_DIRECTION_.
Set down exactly the lines running from the line with "Amongst the items" to the end of the listing below, both ends included.

_EXERCISE MATERIAL_.

_ _ _ _

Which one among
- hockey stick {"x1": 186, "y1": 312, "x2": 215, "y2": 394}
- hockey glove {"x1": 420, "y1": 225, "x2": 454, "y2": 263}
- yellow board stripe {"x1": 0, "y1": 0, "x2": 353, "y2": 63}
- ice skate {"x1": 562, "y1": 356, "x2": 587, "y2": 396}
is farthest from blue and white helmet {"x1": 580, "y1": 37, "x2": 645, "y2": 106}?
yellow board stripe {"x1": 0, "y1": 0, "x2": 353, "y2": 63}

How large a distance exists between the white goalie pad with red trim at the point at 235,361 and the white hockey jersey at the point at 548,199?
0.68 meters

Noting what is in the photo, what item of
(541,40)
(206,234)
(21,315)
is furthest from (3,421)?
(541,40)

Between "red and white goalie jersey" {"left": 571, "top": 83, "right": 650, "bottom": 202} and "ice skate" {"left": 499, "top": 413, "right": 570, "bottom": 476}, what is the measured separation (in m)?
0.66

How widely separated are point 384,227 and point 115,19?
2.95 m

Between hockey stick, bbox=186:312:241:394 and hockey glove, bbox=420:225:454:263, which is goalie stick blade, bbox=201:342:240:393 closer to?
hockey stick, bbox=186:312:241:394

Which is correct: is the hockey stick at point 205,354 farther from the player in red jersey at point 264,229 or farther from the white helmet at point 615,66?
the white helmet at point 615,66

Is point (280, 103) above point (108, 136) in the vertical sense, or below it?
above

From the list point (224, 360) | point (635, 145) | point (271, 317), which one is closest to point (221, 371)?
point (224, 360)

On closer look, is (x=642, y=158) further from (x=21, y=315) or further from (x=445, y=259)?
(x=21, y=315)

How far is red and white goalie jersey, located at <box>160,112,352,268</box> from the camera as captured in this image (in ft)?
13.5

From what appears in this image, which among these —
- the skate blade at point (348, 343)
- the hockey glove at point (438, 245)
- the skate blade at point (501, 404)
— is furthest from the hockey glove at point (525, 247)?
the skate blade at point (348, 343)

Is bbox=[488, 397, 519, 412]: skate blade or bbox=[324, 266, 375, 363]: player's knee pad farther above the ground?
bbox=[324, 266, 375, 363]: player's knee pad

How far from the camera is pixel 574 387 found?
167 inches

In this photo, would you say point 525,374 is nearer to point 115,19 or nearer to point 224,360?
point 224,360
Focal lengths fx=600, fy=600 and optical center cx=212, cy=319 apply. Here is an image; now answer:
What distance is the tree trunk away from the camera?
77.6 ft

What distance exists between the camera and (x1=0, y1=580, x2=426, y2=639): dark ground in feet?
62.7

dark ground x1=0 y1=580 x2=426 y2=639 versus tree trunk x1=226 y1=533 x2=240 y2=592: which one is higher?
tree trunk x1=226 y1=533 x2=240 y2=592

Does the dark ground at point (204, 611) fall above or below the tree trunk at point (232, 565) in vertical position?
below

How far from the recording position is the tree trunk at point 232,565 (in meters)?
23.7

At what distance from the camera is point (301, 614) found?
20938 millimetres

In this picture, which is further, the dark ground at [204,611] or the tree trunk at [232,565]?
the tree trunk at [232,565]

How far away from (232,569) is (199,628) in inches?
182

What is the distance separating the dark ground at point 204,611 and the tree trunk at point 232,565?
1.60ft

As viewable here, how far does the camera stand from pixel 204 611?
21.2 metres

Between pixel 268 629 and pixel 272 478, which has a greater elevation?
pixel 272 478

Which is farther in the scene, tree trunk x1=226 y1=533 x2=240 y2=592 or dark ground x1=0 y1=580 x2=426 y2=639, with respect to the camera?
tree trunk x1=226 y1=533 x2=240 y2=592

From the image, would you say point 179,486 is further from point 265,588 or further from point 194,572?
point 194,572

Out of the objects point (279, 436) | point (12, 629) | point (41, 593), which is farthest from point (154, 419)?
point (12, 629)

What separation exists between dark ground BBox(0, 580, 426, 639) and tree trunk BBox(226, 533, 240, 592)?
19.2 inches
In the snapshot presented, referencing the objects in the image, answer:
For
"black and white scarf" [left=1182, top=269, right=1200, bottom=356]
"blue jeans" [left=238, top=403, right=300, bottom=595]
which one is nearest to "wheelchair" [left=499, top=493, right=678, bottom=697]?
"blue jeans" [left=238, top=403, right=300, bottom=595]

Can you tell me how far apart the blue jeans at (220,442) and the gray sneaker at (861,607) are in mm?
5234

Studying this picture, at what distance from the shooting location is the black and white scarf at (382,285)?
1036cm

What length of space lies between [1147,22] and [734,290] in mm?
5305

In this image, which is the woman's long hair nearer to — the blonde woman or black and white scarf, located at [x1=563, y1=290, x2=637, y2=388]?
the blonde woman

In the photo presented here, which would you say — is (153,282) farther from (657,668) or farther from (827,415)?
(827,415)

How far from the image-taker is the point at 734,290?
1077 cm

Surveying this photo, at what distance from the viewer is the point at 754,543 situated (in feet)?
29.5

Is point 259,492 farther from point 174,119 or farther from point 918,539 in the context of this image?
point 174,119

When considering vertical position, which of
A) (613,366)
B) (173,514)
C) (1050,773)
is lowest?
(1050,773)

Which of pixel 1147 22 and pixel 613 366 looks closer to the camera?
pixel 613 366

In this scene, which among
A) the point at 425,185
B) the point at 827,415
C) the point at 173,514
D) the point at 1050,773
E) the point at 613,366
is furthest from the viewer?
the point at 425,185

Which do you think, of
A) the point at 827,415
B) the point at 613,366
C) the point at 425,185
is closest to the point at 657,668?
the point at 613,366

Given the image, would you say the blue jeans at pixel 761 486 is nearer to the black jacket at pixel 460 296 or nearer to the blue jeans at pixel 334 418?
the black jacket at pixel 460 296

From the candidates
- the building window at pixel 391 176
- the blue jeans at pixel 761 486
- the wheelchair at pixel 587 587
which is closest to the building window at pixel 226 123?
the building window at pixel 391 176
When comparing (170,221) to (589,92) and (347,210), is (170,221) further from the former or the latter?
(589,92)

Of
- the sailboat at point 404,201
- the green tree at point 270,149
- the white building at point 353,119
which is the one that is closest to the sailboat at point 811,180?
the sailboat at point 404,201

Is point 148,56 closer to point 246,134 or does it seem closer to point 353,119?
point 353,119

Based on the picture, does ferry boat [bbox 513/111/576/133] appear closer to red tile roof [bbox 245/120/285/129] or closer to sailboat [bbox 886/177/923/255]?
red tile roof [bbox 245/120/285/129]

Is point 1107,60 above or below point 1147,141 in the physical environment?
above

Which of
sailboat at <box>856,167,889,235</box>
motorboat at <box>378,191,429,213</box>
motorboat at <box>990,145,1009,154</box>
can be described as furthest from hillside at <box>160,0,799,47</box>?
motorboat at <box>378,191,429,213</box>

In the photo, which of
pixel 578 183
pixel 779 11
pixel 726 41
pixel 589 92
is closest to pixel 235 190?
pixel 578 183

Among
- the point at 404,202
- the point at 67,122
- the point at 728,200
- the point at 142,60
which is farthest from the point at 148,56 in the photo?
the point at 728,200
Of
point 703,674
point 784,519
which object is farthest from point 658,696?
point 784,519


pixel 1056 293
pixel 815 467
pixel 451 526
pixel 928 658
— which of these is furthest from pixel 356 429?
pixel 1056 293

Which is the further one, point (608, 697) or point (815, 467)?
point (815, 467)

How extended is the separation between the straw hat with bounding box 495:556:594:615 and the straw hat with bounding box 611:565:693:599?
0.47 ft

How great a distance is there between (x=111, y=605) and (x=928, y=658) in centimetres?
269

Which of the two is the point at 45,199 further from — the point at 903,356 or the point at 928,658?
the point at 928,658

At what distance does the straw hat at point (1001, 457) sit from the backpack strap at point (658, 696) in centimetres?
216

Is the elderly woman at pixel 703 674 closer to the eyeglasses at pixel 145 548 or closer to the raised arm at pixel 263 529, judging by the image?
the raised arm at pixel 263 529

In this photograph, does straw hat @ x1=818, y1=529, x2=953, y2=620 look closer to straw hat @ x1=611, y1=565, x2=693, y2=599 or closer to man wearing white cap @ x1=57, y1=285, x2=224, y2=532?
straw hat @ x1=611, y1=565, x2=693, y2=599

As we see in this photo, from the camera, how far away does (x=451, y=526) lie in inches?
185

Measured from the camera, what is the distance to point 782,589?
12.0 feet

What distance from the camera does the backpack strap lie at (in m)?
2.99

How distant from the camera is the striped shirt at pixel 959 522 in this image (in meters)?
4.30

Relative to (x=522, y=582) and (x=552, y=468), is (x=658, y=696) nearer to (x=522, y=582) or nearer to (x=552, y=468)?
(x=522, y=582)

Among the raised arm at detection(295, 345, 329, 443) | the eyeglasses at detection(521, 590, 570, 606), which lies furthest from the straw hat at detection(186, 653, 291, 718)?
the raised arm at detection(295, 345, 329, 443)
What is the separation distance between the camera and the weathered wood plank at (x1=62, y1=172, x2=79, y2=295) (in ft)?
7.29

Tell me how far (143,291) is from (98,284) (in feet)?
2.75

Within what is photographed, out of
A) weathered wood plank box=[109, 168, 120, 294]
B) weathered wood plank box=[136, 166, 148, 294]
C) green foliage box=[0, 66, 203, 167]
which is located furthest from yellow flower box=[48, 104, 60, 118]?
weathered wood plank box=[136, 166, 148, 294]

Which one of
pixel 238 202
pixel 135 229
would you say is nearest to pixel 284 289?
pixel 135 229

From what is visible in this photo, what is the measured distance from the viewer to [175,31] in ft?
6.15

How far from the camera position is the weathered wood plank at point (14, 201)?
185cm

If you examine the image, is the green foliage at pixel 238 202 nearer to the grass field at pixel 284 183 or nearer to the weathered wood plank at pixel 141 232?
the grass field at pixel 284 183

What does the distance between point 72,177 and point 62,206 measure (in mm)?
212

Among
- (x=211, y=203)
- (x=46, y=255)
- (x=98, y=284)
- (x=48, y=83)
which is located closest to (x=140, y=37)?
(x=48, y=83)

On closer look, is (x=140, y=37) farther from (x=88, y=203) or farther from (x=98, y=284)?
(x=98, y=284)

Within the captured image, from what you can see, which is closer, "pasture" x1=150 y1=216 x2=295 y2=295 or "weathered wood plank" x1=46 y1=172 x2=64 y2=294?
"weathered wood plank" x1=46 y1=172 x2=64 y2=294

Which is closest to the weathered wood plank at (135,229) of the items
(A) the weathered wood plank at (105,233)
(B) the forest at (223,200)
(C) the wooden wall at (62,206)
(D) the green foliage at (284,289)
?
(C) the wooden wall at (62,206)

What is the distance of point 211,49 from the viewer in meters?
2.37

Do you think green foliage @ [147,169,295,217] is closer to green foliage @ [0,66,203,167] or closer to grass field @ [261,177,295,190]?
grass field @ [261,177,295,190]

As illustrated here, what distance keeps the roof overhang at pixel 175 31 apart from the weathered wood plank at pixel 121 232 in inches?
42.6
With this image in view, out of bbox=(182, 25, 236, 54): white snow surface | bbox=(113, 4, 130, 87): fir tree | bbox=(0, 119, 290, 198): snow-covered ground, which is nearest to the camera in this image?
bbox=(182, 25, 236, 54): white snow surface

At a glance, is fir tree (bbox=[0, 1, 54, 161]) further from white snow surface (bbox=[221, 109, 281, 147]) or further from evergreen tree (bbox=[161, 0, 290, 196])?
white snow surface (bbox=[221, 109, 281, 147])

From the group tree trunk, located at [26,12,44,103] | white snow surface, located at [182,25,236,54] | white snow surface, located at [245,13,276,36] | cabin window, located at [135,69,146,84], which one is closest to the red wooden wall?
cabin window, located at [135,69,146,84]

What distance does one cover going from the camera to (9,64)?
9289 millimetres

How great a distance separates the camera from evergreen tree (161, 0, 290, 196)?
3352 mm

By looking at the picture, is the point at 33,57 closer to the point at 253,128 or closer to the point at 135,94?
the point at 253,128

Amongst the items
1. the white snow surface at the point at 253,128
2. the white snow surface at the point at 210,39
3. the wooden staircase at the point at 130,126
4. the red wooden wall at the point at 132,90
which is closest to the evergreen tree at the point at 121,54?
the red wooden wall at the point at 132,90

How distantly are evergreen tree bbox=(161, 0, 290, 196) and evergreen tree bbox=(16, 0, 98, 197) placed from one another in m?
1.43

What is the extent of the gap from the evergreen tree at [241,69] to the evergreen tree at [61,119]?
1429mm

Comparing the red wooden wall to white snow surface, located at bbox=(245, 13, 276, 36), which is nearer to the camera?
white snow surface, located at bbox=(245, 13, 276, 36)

_ _ _ _

_SOLUTION TO THE PROBLEM_.
Amongst the items
1. the white snow surface at the point at 253,128
2. the white snow surface at the point at 210,39
3. the wooden staircase at the point at 130,126
4. the red wooden wall at the point at 132,90
which is closest to the evergreen tree at the point at 121,54?
the red wooden wall at the point at 132,90

How distantly are evergreen tree bbox=(161, 0, 290, 196) and evergreen tree bbox=(16, 0, 98, 197) placed from one another in m?
1.43

What is the extent of the gap from the evergreen tree at [241,69] to the evergreen tree at [61,119]?
1429mm

Comparing the red wooden wall to white snow surface, located at bbox=(245, 13, 276, 36), which is nearer to the camera?
white snow surface, located at bbox=(245, 13, 276, 36)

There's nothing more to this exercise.